Karl Jochen Rindt (18 April 1942 – 5 September 1970) was a German-born racing driver who competed with an Austrian license during his career, despite having German and not Austrian citizenship. In 1970, he was killed during practice for the Italian Grand Prix and became the only driver to be posthumously awarded the Formula One World Drivers' Championship.

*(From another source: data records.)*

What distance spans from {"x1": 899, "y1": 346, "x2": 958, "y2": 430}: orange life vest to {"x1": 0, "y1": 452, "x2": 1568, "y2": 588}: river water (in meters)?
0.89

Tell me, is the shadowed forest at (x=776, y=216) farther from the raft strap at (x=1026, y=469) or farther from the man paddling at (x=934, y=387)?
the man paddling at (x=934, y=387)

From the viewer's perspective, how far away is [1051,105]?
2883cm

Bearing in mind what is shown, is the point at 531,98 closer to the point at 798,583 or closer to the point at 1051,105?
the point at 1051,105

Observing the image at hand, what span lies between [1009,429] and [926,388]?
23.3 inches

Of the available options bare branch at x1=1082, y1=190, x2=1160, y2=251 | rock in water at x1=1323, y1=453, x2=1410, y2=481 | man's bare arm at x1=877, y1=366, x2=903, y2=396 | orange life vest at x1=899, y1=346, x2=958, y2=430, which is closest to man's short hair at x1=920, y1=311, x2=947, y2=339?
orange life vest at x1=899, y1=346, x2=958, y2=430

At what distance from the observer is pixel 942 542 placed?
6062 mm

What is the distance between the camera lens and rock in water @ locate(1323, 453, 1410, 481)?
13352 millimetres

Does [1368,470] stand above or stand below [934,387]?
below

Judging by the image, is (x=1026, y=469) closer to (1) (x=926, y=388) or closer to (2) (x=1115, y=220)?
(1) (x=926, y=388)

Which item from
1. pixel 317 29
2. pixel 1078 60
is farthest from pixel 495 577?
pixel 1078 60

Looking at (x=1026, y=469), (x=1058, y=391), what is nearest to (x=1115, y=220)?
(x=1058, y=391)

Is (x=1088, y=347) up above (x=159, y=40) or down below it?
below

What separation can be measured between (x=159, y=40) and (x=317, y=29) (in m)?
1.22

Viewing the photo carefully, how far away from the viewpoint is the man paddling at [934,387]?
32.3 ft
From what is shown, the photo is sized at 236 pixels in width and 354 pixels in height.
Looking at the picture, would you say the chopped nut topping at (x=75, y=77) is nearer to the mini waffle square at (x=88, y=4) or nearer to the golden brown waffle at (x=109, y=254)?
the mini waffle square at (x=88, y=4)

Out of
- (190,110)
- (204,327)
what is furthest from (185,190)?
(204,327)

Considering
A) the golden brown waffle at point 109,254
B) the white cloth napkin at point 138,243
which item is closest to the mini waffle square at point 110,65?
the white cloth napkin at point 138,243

Rindt started motor racing in 1961. Switching to single-seaters in 1963, he was successful in both Formula Junior and Formula Two. In 1964, Rindt made his debut in Formula One at the Austrian Grand Prix, before securing a full drive with Cooper for 1965. After mixed results with the team, he moved to Brabham for 1968 and then Lotus in 1969. It was at Lotus that Rindt found a competitive car, although he was often concerned about the safety of the notoriously unreliable Lotus vehicles. He won his first Formula One race at the 1969 United States Grand Prix. He had a very successful 1970 season, mainly racing the revolutionary Lotus 72, and won five of the first nine races. In practice for the Italian Grand Prix at Monza, he spun into the guardrails after a failure on his car's brake shaft. Rindt was killed owing to severe throat injuries caused by his seat belt; he was pronounced dead while on the way to hospital. As his closest competitor Jacky Ickx was unable to score sufficient points in the remaining races of the season, Rindt was awarded the World Championship posthumously. Rindt left behind his wife, Nina, and a daughter, Natasha.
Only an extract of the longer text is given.